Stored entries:
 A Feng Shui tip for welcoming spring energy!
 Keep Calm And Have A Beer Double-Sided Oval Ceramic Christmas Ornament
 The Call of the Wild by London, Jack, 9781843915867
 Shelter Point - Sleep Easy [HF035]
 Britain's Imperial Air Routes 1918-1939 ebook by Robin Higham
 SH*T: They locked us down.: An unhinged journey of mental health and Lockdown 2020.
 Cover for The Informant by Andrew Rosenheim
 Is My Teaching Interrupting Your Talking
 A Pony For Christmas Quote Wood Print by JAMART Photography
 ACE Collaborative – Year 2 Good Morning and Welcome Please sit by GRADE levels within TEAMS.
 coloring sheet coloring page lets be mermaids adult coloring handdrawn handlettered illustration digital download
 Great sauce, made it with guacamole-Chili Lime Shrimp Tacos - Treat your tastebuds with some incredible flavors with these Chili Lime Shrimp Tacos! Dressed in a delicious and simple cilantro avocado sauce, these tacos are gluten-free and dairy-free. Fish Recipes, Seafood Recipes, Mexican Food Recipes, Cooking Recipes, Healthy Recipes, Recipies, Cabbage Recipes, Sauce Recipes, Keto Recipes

▶ [Task brief]:
Give again exactly, and only, the lines above starting at the one with "A Pony For Christmas" and ending at the one with "ACE Collaborative –".

▶ [Task result]:
 A Pony For Christmas Quote Wood Print by JAMART Photography
 ACE Collaborative – Year 2 Good Morning and Welcome Please sit by GRADE levels within TEAMS.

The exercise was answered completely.